Armen Zambrano's battlefield: Usability improvements for Firefox automation initiative

Tuesday, July 19, 2016

Usability improvements for Firefox automation initiative - Status update #1

The developer survey conducted by Engineering Productivity last fall indicated that debugging test failures that are reported by automation is a significant frustration for many developers. In fact, it was the biggest deficit identified by the survey. As a result,

the Engineering Productivity Team (aka A-Team) is working on improving the user experience for debugging test failures in our continuous integration and speeding up the turnaround for Try server jobs.

This quarter’s main focus is on:

Debugging tests on interactive workers (only Linux on TaskCluster)
Improve end to end times on Try (Thunder Try project)

For all bugs and priorities you can check out the project management page for it:

https://wiki.mozilla.org/EngineeringProductivity/Projects/Debugging_UX_improvements

In this email you will find the progress we’ve made recently. In future updates you will see a delta from this email.

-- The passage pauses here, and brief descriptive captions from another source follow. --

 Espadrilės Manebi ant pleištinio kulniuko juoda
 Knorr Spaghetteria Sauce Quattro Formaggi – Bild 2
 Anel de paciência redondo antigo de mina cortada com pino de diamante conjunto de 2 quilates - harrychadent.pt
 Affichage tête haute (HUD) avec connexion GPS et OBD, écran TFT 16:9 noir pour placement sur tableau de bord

PS = These status updates will be fortnightly

Debugging tests on interactive workers

Accomplished recently:

Landed support for running reftest and xpcshell via tests.zip
Many UX improvements to the interactive loaner workflow

Upcoming:

Make sure Xvfb is running so you can actually run the tests!
Mochitest support + all other harnesses

Thunder Try - Improve end to end times on try

Project #1 - Artifact builds on automation

Tracking bug: https://bugzilla.mozilla.org/show_bug.cgi?id=1284882

Accomplished recently:

Landed prerequisites for Windows and OS X artifact builds on try.
Identified which tests should be skipped with artifact builds

Upcoming:

Provide a try syntax flag to trigger only artifact builds instead of full builds; starting with opt Linux 64.

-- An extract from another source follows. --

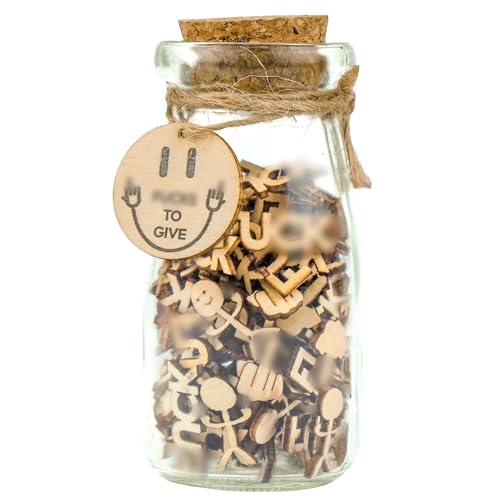 Wooden Funs To Give Jar, Funny Gifts for Men, Women, Funny Friend Gifts, Funny Office Accessories, Chinese New Year Gifts, Jar of Funny Words and Icons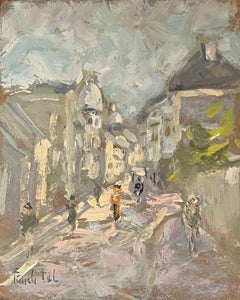 Vintage French Impressionist Oil Painting of Street Scene in Montmartre with Figures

Project #2 - S3 Cloud Compiler Cache

Tracking bug: https://bugzilla.mozilla.org/show_bug.cgi?id=1280641

Accomplished recently:

Sccache’s Rust re-write has reached feature parity with Python’s sccache
Now testing sccache2 on Try

Upcoming:

We want to roll out a two-tier sccache for Try, which will enable it to benefit from cache objects from integration branches

Project #3 - Metrics

Tracking bug: https://bugzilla.mozilla.org/show_bug.cgi?id=1286856

Accomplished recently:

Preliminary analytics / research based on job data from Treeherder found at: http://nbviewer.jupyter.org/url/people.mozilla.org/%7Ewlachance/try%20analysis.ipynb

Which jobs finish last?
Which jobs have the highest wait times?
Which jobs have the longest total wall clock time (i.e. are the largest consumers of resources)

Upcoming:

Putting Mozharness steps’ data inside Treeherder’s database for aggregate analysis

Other

Upcoming:

TaskCluster Linux builds are currently built using a mix of m3/r3/c3 2xlarge AWS instances, depending on pricing and availability. We’re going to be looking to assess the effects on build speeds of using more powerful AWS instances types, as one potential way of reducing e2e Try times.